Ad rates climb at NBC

Slight shift despite lower ratings

NBC Universal chief Jeff Zucker said Thursday that despite lower ratings at NBC, upfront ad sales would be flat with last year, indicating a slight uptick in ad rates as the industry shifts from live to DVR-incorporating “Live Plus Three” commercial ratings as the basis for ad deals.

Speaking to an audience of financial analysts who cover NBC U parent GE, Zucker predicted that NBC would book $1.8 billion-$1.9 billion in ad commitments during the upfront and that the net would look to pre-sell 75% of its primetime inventory — about the same volume as last year.

But his big message to Wall Street is that the performance of the once-dominant Peacock no longer drives the bottom line of NBC Universal. Cable TV has become the biggest and most-important part of the conglom’s media portfolio.

“We just finished in fourth place in primetime; it’s a problem, and we know it,” he said. “The network represents less than 10% of our earnings — closer to 5% — but it is key to our public perception.”

Zucker’s prediction came on the heels of an announced $1 billion advertising deal with WPP’s Group M, the largest aggregator of TV advertising dollars. Accord includes network, cable, Spanish-language, Internet and product integration deals.

Neither side disclosed the ad rates, or the amount of NBC commercial inventory the deal represents, but Zucker assured analysts that ad rates were “positive,” even after the conversion from live program ratings to “Live Plus Three” commercial ratings, which includes ads viewed via DVR playback within the first three days of live broadcast.

He said the company expects to book $4 billion in ad revenue across all its ad-supported media properties in similar deals during the upfront sales process.

Zucker assured financial analysts that the company had already taken the financial hit from dropping from first to fourth in the ratings during the past three years.

“We believe there is upside going forward,” he said.

The event in Gotham, held in the “Saturday Night Live” studio at 30 Rock and relatively rare for the company, is designed to further educate Wall Street on a company whose recent financial performance has been singled out as a drag on GE’s portfolio.

Zucker assembled all the heads of various business units within NBC U for the event, including U chairman Marc Shmuger and co-chair David Linde, news prexy Steve Capus, cable topper Jeff Gaspin and NBC Entertainment co-chairman Marc Graboff.

Absent was Ben Silverman, the former Reveille topper tapped to shake up the Peacock’s primetime strategy.
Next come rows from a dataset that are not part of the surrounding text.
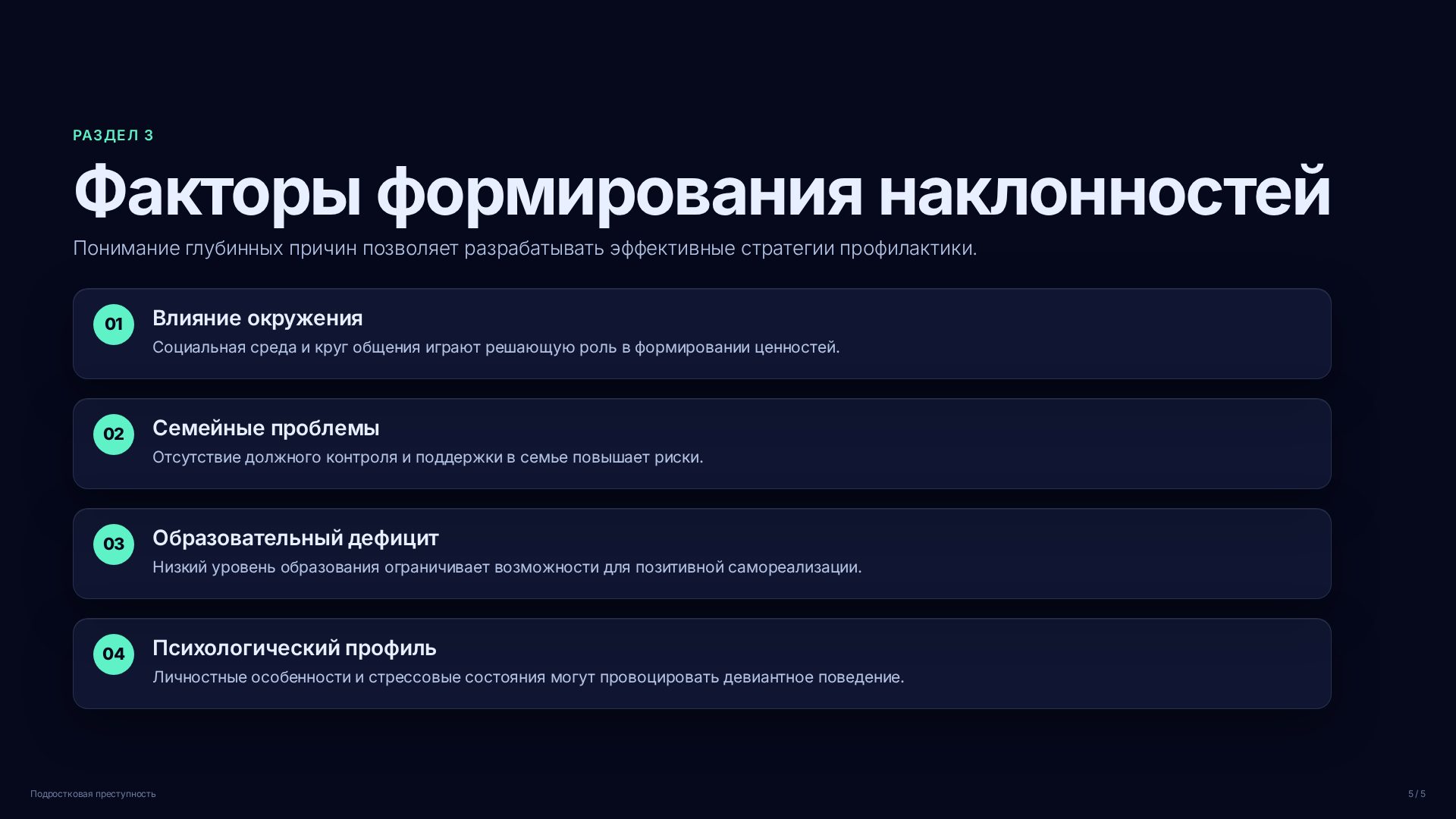 РАЗДЕЛ 3

Факторы формирования наклонностей

Понимание глубинных причин позволяет разрабатывать эффективные стратегии профилактики.

01
Влияние окружения
Социальная среда и круг общения играют решающую роль в формировании ценностей.

02
Семейные проблемы
Отсутствие должного контроля и поддержки в семье повышает риски.

03
Образовательный дефицит
Низкий уровень образования ограничивает возможности для позитивной самореализации.

04
Психологический профиль
Личностные особенности и стрессовые состояния могут провоцировать девиантное поведение.

Подростковая преступность

5 / 5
“There were many suitors for Ben,” Zucker said, adding his hire represents “the surest sign we can give you that we are not satisfied with where we are.”

Zucker touted the NBC 2.0 cost-cutting initiative, which saved the company $600 million-$700 million last year, and said further cuts of $300 million-$400 million are planned for the coming year as the company seeks to transform what he called its “analog cost structure.”